◆ **TASK BRIEF**: Copy the passage on home studios between "For Michael Mehler, who" and "choice of instrument.", inclusive, substituting "Upper West Side" for every "Lower East Side".

◆ **PASSAGE TO READ**:
════════════════

For Michael Mehler, who lives directly below a home studio in a building on the city's Lower East Side, the most frustrating thing about the musician upstairs is his choice of instrument.

"Jumping up and down with the electric guitar is different than playing Bach," Mehler said on a recent Saturday. "It's not like he's a violinist."

Mehler added that the musician "could do it with headphones."

That is precisely the advice offered by Richard Murdock, a property manager in Manhattan, who has had to handle complaints about a tenant with a studio in a Lower East Side building.

"That boom boom boom, and the rattling of the dishes," he said. "Most of these old tenement buildings are not steel and concrete. Playing live music in an apartment, it's impossible not to encroach upon your neighbors."

The first mistake, Silver said, is the assumption that sound can be trapped in a room by putting up some carpets.

"I constantly have people talking about foam, fabric and egg cartons," he said. "You need mass. Sheetrock, concrete, wood. Expensive, heavy things have to be built."

Braun, like most people, began on the low end of the learning curve.

His first attempt at soundproofing came in 1996, when the band rented part of an artist's loft in Williamsburg. The band members marched to a Home Depot and bought plywood, and slabs of Sheetrock and layers of soundboard.

"We thought we were so sophisticated," recalled Braun, dressed in a rumpled suit jacket and sneakers on a recent Thursday afternoon. "We were all high-fiving each other up to the time we brought in the bass and the drum set."

But the new walls had a baffling effect. Instead of sounding muffled, Braun said, the music "seemed to have gotten louder."

It was a defining moment. Braun realized that "there is, in fact, a reason for science."

As more musicians stay at home to make music, professional recording studios have suffered. Bill Tesar, the owner of the Toy Specialists, a large sound equipment rental company, said improved technology and smaller budgets from record companies have caused business with studios to decline over the past three years. His company, in business since 1983, closed last week.

"I'd say more than 60 percent of the midsize recording studios that were in business five years ago are now out of business," Tesar said. "That's not an inflated guess. There were literally hundreds of them in the New York metro area. Now, if there are 40 or 50, that's a lot."

Even freelancers are worried. Adam Kendall, who plays in an electronic music group and also records bands out of his apartment in Brooklyn, said the brisk work of the past several years is set to dry up.

"I'm the person big studios hate," he said. But he added that Apple's release of GarageBand "is my karmic return. I gave up hope for making money recording music."

════════════════

◆ **DATA**:

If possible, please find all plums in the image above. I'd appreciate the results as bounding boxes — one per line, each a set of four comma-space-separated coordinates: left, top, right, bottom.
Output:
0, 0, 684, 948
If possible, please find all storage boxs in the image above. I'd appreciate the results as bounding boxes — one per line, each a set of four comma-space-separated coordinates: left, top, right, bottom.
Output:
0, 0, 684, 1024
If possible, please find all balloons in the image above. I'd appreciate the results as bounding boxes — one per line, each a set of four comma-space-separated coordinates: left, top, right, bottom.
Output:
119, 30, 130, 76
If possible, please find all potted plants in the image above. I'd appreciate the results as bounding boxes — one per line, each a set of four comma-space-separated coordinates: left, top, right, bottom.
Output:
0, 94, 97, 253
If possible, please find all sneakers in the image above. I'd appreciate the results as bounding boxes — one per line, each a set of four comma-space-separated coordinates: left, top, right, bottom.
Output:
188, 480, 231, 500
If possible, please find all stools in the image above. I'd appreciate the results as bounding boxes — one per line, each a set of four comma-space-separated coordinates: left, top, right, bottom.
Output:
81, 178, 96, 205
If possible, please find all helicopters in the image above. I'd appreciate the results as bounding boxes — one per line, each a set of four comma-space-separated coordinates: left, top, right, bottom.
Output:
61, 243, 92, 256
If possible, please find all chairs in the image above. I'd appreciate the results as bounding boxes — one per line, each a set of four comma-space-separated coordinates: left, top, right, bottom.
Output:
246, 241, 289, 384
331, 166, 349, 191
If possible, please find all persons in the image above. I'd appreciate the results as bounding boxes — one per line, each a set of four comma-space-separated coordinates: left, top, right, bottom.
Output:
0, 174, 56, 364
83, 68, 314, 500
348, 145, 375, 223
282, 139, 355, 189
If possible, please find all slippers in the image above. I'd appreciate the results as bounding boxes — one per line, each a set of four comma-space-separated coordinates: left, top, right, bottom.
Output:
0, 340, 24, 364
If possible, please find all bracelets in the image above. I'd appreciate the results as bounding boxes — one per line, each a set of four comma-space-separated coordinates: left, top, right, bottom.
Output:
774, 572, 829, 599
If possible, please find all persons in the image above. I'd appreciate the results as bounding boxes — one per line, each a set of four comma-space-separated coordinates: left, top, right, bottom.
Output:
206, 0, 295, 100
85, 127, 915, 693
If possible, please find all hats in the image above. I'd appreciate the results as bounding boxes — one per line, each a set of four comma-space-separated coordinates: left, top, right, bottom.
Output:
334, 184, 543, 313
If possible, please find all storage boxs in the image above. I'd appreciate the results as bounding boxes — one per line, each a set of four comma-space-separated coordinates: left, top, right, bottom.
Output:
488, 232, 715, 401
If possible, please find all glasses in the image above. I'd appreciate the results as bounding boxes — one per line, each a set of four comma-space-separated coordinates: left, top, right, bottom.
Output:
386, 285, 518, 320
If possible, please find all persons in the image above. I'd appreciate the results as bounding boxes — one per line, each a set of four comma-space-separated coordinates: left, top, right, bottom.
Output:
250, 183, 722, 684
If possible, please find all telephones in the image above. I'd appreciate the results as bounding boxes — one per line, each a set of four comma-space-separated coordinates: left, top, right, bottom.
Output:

════════════════

◆ **REPLY**:
For Michael Mehler, who lives directly below a home studio in a building on the city's Upper West Side, the most frustrating thing about the musician upstairs is his choice of instrument.